If you don't know the man, do not mudsling the man, especially based on some few google results pointing to half baked, good for nothing, fact starved, first account lacking, worse than toilet paper printouts that cannot even be qualified as yellow journalism, for doing that would be belittling yellow journalism.
This is not the stuff of yellow journalism though. I am only reasserting what the the Law Society took umbrage for. It should not matter whether it is recorded on Google or on Jamiiforums, or Ask Jevees.
The truism could not be clearer here: if you reveled in unethical publicity, you lived in the newspapers, in evening tabloids, on the internet, then you will die in the newspapers, in the tabloids, on the internet.
If you lived a life unbecoming a respected barrister, you besmeared, you besmirched the name, character and ethics of men of letters of the Bar then that record will follow you to the grave. You are what your record is.

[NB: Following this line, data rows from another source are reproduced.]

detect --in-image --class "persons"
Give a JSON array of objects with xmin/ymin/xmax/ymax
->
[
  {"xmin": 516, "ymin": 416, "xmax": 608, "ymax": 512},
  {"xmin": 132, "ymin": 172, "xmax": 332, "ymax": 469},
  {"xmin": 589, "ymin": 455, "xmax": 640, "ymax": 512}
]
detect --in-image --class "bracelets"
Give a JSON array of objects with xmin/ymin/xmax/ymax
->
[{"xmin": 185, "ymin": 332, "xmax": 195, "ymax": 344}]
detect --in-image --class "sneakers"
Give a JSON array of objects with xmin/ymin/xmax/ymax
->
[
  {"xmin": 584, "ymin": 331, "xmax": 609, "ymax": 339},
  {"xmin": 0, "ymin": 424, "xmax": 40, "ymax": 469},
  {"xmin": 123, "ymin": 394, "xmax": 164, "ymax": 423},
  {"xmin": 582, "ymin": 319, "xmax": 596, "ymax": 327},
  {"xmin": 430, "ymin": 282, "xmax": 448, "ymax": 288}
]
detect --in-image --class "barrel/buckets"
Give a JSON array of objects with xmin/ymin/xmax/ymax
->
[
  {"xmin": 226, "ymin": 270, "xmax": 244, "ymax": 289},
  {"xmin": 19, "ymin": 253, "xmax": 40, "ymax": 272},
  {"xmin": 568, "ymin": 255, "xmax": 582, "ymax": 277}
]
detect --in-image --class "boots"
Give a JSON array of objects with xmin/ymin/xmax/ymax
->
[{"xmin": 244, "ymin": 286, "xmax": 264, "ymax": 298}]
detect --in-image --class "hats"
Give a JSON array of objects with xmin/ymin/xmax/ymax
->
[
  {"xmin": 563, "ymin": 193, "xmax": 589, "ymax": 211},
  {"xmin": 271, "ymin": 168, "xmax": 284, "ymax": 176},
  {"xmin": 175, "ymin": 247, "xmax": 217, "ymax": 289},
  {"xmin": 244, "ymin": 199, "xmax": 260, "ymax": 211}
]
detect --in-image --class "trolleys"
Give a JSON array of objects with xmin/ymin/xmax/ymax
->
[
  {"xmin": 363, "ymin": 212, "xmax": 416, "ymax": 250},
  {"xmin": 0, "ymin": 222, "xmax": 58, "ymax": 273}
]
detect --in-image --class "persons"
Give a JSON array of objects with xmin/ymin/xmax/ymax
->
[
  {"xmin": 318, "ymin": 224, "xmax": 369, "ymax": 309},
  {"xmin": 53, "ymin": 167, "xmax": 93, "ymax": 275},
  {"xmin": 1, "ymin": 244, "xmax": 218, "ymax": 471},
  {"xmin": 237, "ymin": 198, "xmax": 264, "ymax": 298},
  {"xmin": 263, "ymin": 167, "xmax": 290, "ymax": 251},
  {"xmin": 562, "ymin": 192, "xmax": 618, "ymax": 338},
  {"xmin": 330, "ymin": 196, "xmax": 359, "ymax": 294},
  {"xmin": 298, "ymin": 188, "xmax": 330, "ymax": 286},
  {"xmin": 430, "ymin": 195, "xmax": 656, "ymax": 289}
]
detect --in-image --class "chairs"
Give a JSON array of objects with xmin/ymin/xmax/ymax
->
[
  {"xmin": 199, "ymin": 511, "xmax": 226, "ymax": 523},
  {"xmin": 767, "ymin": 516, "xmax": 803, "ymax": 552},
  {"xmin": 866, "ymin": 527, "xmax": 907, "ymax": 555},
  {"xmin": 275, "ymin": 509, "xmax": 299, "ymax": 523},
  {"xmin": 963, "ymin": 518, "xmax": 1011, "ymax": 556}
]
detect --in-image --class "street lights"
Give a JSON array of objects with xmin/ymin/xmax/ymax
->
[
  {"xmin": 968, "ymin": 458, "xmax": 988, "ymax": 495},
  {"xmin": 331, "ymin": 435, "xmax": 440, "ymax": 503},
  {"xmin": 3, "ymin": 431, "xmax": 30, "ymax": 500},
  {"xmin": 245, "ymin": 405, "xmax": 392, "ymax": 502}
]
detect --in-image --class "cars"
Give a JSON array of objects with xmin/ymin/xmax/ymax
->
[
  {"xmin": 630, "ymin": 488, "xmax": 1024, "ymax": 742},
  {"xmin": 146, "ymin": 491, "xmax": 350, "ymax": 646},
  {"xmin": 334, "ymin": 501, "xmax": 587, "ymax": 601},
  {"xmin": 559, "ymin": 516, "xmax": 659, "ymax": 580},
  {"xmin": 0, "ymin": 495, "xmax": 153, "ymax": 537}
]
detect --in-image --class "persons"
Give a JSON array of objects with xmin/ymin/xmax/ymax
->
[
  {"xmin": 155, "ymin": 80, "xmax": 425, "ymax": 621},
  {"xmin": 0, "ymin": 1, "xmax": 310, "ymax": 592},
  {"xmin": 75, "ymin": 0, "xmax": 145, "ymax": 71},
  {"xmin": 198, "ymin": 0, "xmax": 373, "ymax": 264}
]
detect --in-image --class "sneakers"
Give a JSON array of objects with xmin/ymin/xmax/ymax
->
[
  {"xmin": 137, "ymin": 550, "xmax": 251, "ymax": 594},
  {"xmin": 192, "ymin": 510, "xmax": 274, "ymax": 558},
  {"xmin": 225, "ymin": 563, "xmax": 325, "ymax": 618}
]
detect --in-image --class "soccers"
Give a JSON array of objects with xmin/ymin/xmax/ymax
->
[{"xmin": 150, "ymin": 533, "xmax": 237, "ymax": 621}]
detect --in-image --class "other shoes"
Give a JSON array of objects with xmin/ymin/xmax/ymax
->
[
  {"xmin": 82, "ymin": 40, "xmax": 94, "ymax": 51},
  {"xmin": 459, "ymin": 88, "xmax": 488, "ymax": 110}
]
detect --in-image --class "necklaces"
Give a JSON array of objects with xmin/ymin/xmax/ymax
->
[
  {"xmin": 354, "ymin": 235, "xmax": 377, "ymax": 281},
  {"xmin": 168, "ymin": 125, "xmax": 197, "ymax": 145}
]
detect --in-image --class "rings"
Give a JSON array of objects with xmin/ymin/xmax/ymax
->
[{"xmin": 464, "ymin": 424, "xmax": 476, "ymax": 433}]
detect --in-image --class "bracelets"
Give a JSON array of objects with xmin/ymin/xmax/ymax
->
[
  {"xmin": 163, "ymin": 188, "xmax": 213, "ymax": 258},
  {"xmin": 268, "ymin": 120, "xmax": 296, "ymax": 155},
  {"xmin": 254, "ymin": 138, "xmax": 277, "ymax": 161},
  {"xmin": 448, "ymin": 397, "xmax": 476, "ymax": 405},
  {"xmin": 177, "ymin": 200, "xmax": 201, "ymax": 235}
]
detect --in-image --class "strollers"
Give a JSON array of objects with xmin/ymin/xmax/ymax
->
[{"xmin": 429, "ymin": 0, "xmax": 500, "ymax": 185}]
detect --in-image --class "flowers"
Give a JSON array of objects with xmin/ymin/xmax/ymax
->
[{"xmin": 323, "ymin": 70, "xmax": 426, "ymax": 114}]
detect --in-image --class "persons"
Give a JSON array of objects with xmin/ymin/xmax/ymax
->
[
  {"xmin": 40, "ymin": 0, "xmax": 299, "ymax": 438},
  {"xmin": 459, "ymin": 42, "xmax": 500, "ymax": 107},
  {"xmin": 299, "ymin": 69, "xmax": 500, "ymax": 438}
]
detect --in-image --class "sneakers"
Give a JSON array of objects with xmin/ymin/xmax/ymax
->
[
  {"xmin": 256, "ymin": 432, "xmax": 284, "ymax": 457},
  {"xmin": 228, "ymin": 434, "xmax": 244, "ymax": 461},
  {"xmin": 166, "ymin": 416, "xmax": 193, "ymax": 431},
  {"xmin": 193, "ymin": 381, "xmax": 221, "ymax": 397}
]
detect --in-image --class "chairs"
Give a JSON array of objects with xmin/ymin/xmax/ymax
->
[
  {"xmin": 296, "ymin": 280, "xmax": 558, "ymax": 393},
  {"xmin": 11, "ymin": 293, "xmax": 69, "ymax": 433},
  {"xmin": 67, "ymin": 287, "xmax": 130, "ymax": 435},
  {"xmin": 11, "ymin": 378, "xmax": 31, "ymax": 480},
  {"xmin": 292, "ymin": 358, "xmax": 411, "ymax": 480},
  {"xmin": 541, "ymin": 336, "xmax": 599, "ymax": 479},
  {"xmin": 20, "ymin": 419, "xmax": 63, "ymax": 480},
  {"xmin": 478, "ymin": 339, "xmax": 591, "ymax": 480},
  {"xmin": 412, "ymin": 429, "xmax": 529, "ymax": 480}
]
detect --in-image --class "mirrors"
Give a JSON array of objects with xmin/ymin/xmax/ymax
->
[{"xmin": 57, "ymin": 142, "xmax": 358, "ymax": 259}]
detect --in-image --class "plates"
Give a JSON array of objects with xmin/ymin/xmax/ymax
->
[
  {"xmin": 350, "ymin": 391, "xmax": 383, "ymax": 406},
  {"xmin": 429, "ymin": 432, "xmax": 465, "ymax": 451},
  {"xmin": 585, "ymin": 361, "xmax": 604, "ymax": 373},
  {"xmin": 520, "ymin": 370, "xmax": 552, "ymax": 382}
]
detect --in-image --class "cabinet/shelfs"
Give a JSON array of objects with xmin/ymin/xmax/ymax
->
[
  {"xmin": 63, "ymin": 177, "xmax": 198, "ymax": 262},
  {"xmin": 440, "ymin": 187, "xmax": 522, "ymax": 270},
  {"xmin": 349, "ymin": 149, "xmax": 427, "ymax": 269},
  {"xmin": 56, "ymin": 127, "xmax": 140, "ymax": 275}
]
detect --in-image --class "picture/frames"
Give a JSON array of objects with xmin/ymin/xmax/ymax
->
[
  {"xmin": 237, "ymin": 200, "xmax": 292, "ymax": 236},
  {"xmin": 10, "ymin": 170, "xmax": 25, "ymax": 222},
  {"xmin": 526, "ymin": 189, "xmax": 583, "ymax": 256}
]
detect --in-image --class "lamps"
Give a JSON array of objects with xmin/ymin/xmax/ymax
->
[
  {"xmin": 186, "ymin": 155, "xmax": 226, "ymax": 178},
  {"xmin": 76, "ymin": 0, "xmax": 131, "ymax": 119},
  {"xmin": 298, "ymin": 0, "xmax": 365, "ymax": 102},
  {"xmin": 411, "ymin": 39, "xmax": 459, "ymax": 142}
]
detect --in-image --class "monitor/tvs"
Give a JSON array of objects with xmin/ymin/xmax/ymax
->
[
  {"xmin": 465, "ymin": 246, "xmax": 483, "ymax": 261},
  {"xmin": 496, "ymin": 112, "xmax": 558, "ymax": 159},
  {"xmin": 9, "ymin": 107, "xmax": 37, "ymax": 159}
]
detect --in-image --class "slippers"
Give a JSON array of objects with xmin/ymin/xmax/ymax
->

If you lived a tawdry-mouthed, uppity-uppity, attention grabing life on the fast lane, so base that the Tanganyika Law Society writes to publicly repudiate your behavior, telling you to stop flashing your money, then when you die people will probably, just probably, remember you for that too.
In his behavior,the late Moses Maira and his nemesis, Nimrod Mkono failed to uphold the degree of rectitude expected of highly visible, example-setting, attorneys. He affected me, I looked up to him, I'm sorry.